Recently the head of the Oklahoma Surgical Center was on [econtalk](https://www.econtalk.org/keith-smith-on-free-market-health-c...). That center was founded in the late 90s, had all their prices on their website, no insurance works with them and get their prices are effectively lower our equal to what they were twenty years ago and lower than at a regular hospital. On top of that the doctors make more when they work for this center than anywhere else.

One thing I learned from the episode is that insurance companies get a reward for the delta between their negotiated price and the price a uninsured person would pay. This creates incentive for hospitals to raise their base price tag. Of course their is more to it. I cannot recommend the episode strong enough.

To me the bottom line is that right now we don't have free market health care and we don't have socialized health care we have the worst of both. Maybe what we have is best received as crony capitalism health care.

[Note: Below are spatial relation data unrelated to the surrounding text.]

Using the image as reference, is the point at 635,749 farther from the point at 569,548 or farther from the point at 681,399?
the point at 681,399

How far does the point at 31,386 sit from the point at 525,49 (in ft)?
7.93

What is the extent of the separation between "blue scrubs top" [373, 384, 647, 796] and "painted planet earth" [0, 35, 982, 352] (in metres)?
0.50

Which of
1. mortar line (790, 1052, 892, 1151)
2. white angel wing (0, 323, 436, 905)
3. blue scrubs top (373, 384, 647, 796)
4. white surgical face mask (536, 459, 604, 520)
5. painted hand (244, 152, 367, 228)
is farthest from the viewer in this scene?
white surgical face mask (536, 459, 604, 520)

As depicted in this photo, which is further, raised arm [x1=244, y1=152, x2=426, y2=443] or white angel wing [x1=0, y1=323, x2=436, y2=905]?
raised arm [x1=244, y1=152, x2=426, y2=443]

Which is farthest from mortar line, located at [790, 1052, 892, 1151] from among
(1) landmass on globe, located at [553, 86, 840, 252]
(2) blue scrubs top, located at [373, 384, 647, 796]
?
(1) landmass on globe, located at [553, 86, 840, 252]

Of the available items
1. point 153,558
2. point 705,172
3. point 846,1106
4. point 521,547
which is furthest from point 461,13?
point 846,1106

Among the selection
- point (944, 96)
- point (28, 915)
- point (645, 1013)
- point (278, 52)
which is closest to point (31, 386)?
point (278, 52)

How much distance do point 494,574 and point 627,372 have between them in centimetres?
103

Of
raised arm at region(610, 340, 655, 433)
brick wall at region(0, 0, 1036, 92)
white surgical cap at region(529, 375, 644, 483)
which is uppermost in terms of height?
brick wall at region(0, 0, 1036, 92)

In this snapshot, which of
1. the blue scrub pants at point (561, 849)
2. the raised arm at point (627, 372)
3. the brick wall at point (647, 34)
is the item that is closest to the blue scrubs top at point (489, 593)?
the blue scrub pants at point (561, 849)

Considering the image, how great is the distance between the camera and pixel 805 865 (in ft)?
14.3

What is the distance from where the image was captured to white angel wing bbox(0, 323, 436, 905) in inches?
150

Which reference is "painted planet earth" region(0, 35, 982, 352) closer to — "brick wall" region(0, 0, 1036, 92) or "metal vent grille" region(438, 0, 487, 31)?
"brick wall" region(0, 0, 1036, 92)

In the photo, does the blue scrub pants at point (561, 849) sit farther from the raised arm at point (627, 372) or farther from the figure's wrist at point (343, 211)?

Taking a look at their website and just seeing the prices for procedures is incredibly refreshing: https://surgerycenterok.com/pricing

That is very interesting. I had always thought that price obfuscation was good for both healthcare providers and insurance companies, since any price obfuscation is an advantage for the seller while the buyer is left confused about how much they are paying for what.
> Without the insurance companies, who would have the power negotiate pricing with the providers?

Healthcare costs have skyrocketed because of the negotiators. PBMs are the middlemen who negotiate healthcare prices between insurance companies and providers. I can't speak for hospitals and procedures, but in the pharmaceutical industry, it actually has led to a system where insurers and PBMs both benefit from drug prices increasing as opposed to decreasing. They aren't driving costs down, they are directly contributing to driving costs up.

Negotiation does not cause costs to rise, it’s because of lack of price transparency that let’s insiders play games.

Make all the prices public, and watch all the excuses disappear. No insurance company will be able to answer the government or employer when they find out another insurance company was able to obtain the same medicine or healthcare for a lower price.

I posted a link in a parallel thread to a surgical center that has all their prices on their website. Insurance companies refuse to work with them, supposedly for the reasons you state. So you are correct.